Sandler and his gang crank out a crude sequel ‘Grown Ups’ aims low
By Roger Moore
The gang’s all here for “Grown Ups 2,” Adam Sandler’s latest lowbrow make-work project for all the ex-jocks, jockcasters, “Saturday Night Live” has-beens and other hangers-on he keeps on payroll.
It’s another pointless romp through Sandlerland — where the women are buxom, the kids have catch-phrases and the jokes are below average.
Basically, the sequel to the hit “Grown Ups” finds our Hollywood pal Lenny Feder (Sandler), his wife (Salma Hayek) and brood moved back to his home town.
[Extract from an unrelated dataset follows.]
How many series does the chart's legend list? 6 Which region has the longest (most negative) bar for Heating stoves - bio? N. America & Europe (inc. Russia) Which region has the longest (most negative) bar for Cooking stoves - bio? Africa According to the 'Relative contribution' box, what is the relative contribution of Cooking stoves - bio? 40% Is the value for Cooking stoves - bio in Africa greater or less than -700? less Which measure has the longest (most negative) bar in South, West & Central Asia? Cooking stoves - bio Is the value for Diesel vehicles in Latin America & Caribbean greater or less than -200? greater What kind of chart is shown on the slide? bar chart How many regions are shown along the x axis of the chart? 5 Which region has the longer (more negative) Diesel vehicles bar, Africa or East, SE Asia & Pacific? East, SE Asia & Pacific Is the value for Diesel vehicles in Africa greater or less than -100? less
That’s where childhood pal Eric (Kevin James) runs a body shop, Kurt (Chris Rock) is a cable guy, and Marcus (David Spade) has just learned he’s a deadbeat dad.
Apparently, Rob Schneider was too busy to do the sequel. (Probably as much a shock to him as to us.)
We follow these clowns through a long day — the last day of school for their kids — as they reminisce at Kmart (where Tim Meadows ended up), feud with frat boys (Taylor Lautner is their martial arts-mad leader) at the quarry that’s the town swimmin’ hole, and find other ways to not quite grow up by throwing an ’80s themed party that night.
The big message here: “You can’t back down from a bully.”
The jokes? Broad variations of “the dozens,” guys giving each other the business in elaborate, limp insults. Spade is “Betty White” because he’s old and his hair’s a wreck, Rock is “skinny Danny Glover,” James is “Crocodile Dumb-BEE,” and Nick Swardson does his human punching-bag shtick.
Farts, belches, poop and pee gags, guys leering at cheerleaders, women leering at male cheerleaders (Sandler protege Andy Samberg among them) all have their place.
As does every comic, from ancient Norm Crosby to creaking Colin Quinn, as an ice cream vendor who gives a nice speech justifying Sandler’s entire farts-over-art career. He got rich doing this, Quinn rants. So there.
It’s dated, it aims low and Sandler is, as always, self-aware enough to get that he’s pandering.
At least the guy’s out there, stimulating his little corner of the economy. Sandler is one businessman who takes the president’s edict about make-work projects to heart. As deep as it gets in “Grown Ups 2,” you know the fellow loves his movies to be “shovel-ready.”